Визит был отдан на следующий день с тем же церемониалом, заранее тщательно оговоренным и установленным. И вот царь был на свободе. Он широко ей воспользовался: сейчас же отправился осматривать город в качестве простого туриста и в самом простом наряде - «одетый, - сообщает Бюва, - в сюртук из серого довольно толстого баракана, совершенно гладкого, с жилеткой из серой шерстяной материи с брильянтовыми пуговицами, без галстука, без манжет, без кружев у обшлагов рубашки. Кроме того, на нем - темный парик по
испанской моде, который он прикатил сзади подрезать, потому что парик показался ему слишком длинным.

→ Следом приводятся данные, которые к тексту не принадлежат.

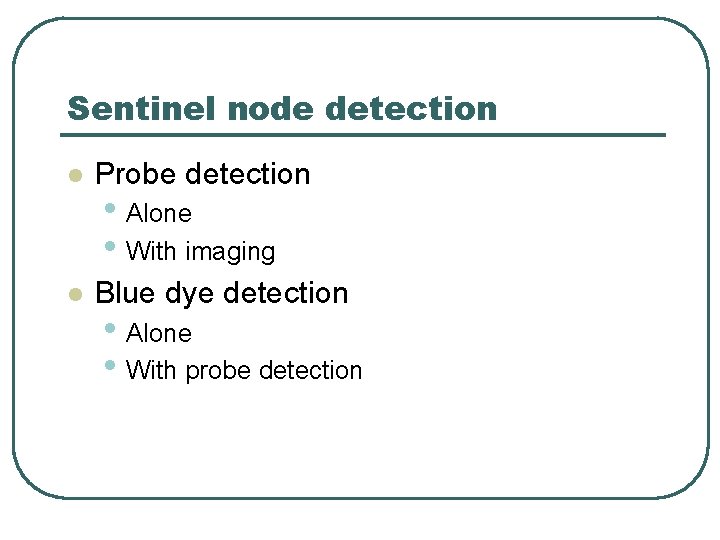 Sentinel node detection

• Probe detection
• Alone
• With imaging
• Blue dye detection
• Alone
• With probe detection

Он не велел пудрить его… Маленький воротник на сюртуке, как у путешественника, и… портупея, отделанная серебряным позументом, поверх сюртука, на котором висит, кинжал, по восточному обычаю». После отъезда государя костюм этот на некоторое время сделался (модным под названием «одежды царя» или «дикаря». Петр посещал общественные учреждения и ходил по лавкам, иногда поражая тех, кому приходилось с ним сталкиваться простотой своего обращения не исключающего величавости, резкостью движений, ненасытной любознательностью ума, подозрительностью, полной бесцеремонностью и крайней невежливостью. Часто он уходил, никого не предупредив, садился в первую попавшуюся карету и отправлялся куда вздумается. Таким образом он однажды уехал в Булон-ский лес в экипаже г-жи де Матиньон, подъехавшей к отелю «Ледигиер», чтобы «поглазеть», по выражению Сен-Симона, и вынужденной возвратиться домой пешком. Бедный де Тессе проводил время в погоне за государем, не зная, где его искать. 14 мая царь отправился в оперу, где регент предоставил в его распоряжение ложу. Во время представления он спросил пива и находил вполне естественным, что регент прислуживал ему сам, стоя с подносом в руках. Не торопясь осушил он бокал, окончив, попросил салфетку и принял ее «с любезной улыбкой и легким кивком головы». Публика, по сообщению Сен-Симона, была немало удивлена зрелищем. На следующий день, сев в наемную карету, царь отправился осматривать мастерские, посетил фабрику гобеленов, закидывал рабочих вопросами и, уезжая, подарил им один экю. В зверинце 19 мая он дал двадцать пять копеек фонтанщику; в Медоне наградил лакея бумажным экю, служившим ему, по уверению Бюва, для надобности интимной и нечистоплотной. Он рассчитывался наличными с купцами, толпившимися в отеле «Ледигиер», но сильно торговался и, переделав, как выше сказано, великолепный парик - произведение искусства первого парижского парикмахера, дал семь ливров десять су вместо стоимости, по крайней, мере, в двадцать пять экю.